> [Directive 1]: Count the lines of the records that contain the word "shrub" and reply with only that number.

Yıldız Technical University (Tr. Yıldız Teknik Üniversitesi, often simply referred to as YTU or Yıldız) is a prominent technical university dedicated to engineering and natural sciences, as well as social sciences recently, and is one of the oldest educational institutions in Istanbul, Turkey. The central campus lies within the Beşiktaş district and the new  lies within the Esenler district. The university is composed of ten faculties, three vocational schools, and two institutions.

History

Yıldız Technical University has a distinguished history that dates to 1911. YTU was founded as Kondüktör Mekteb-i Âlisi (Conductors School of Higher Education) in order to meet the "science officer" (known previously as conductors, and today as technicians) needs of the Municipality Public Works Section. The school was modeled on the syllabus of the "Ecole de Conducteur" and was affiliated with the Ministry of Public Works. The school's name was changed to Nafia Fen Mektebi (School of Public Works) in 1922. The duration of education was increased to two and a half years in 1926 and three years in 1931.

Following the increase in public facilities and the requirement for technical services, a ruling ordered the closure of Nafia Fen Mektebi and the establishment of a Technical School to supply the workforce for the gap between technical officers and professional engineers. The school provided a two-year program for technical officers and a four-year program for engineers. Buildings were granted from the Yıldız Palace annexes, which are still in use today.

> [Directive 2]: Reproduce the passage on Yıldız Technical University from "Following the increase" to "in use today.", putting "technicians" in place of "technical officers".

> [Data for this task]:
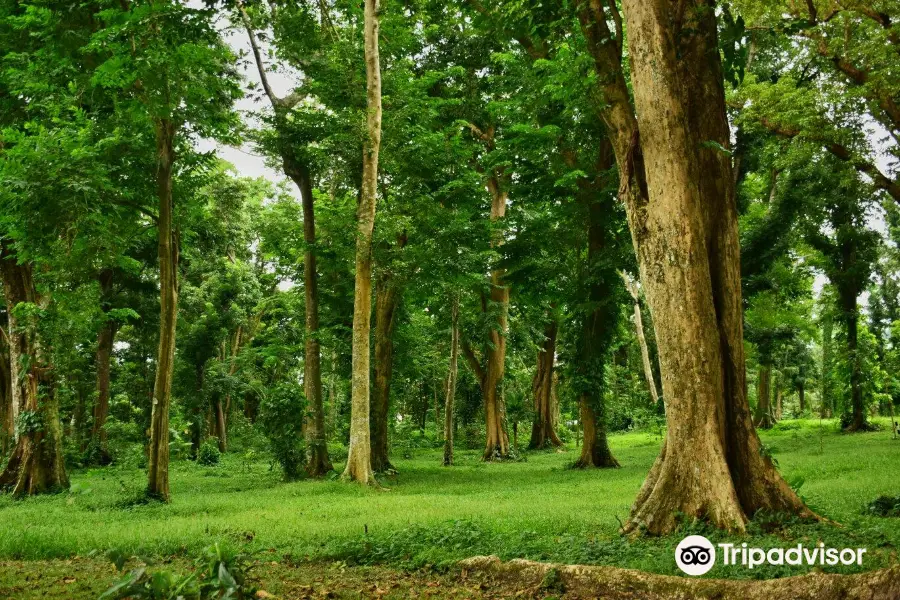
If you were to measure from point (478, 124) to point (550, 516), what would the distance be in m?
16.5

==

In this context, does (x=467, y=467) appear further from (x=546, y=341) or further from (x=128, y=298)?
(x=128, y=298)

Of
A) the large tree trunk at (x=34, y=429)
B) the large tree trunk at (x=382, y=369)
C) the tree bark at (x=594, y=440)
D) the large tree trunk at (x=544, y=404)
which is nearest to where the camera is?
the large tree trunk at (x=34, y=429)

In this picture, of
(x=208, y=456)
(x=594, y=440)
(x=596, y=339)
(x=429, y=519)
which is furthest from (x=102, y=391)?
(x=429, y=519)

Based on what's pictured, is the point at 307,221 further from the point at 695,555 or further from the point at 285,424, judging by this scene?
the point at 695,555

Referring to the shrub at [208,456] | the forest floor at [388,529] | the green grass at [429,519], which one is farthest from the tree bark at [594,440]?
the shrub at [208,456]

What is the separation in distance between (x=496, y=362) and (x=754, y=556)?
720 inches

> [Complete answer 1]: 2

> [Complete answer 2]:
Following the increase in public facilities and the requirement for technical services, a ruling ordered the closure of Nafia Fen Mektebi and the establishment of a Technical School to supply the workforce for the gap between technicians and professional engineers. The school provided a two-year program for technicians and a four-year program for engineers. Buildings were granted from the Yıldız Palace annexes, which are still in use today.